[Cryptography] What happens when a smart contract forks?
iang
iang at iang.org
Tue Sep 5 14:48:32 EDT 2017
This is not only a good question, but an important one:
On 02/08/2017 01:39, Phillip Hallam-Baker wrote:
> So what happens if someone spends the coins on both forks???
Both forks have valid coins, so you doubled your coins. However the
value generally splits Presumably unevenly, presumably summed to 1. But
oddly the sum of the value of the 2 coins can surge to greater than the
original, just on the buzz.
This actually an OK result. We know precisely what happens - 2 for 1
split. We know the accounting, we know what that means simply because
we know that a coin has no meaning, so two coins has two no meanings.
The only thing is that supply and demand bounce around a bit, which is
fine, another day on the markets, exciting for some but always balanced
at the end of the day. We've now run the experiment twice and the world
hasn't stopped spinning.
But there is another question - what happens to a smart contract that is
on a chain that forks?
https://steemit.com/eos/@iang/life-is-a-cabaret-or-how-to-split-and-merge-a-blockchain
We do not and can not know the answer to this question in a completeness
sense - because we don't know a priori what every smart contract does.

• [SOURCE DATA]:
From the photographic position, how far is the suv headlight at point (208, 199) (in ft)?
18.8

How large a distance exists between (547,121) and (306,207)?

• [PARTS OF THE EXERCISE]:
(1) In the post about smart contract forks, rewrite the part that opens with the words containing "This actually an" and closes with "two no meanings.", changing "accounting" to "bookkeeping".
(2) Carry the post about smart contract forks forward from its last sentence.
Nothing in the listing is needed for this work.

• [RESPONSES]:
(1)
This actually an OK result. We know precisely what happens - 2 for 1
split. We know the bookkeeping, we know what that means simply because
we know that a coin has no meaning, so two coins has two no meanings.

(2)
We do know what a cryptocurrency does, a priori, because all it does is
move numbers around. But a smart contract is more complicated - we
don't know whether it has issued rights, whether it has imposed
obligations, liabilities etc.
In short, it would be the same technical effect as the coin, there are
now two contracts. Which means two sets of rights and two sets of
obligations, two sets of liabilities.
If you hold the obligations and they suddenly double on you, are you
capable of meeting those? Are bankrupt, are you reneging, are you
doubling your workload?
If you hold the two sets of rights, you might be happy but at the other
end of the rights are two sets of obligations, and the holder of those
might be ins strife. Or, you might find yourself delivered with two
sets of rights that are wasting because you can't consume them fast
enough, if one considers the futures market.
I think the brutal conclusion is that you can't safely do
rights/liabilities/obligations in smart contracts on any chain that has
a chance of splitting.
Brutally, simplistically, this probably means you shouldn't do smart
contracts on Bitcoin or Ethereum. At least until you've resolved how
you deal with the fork.
In example terms, imagine Ethereum were to fork today - what would
happen to all the ERC-20 ICOs?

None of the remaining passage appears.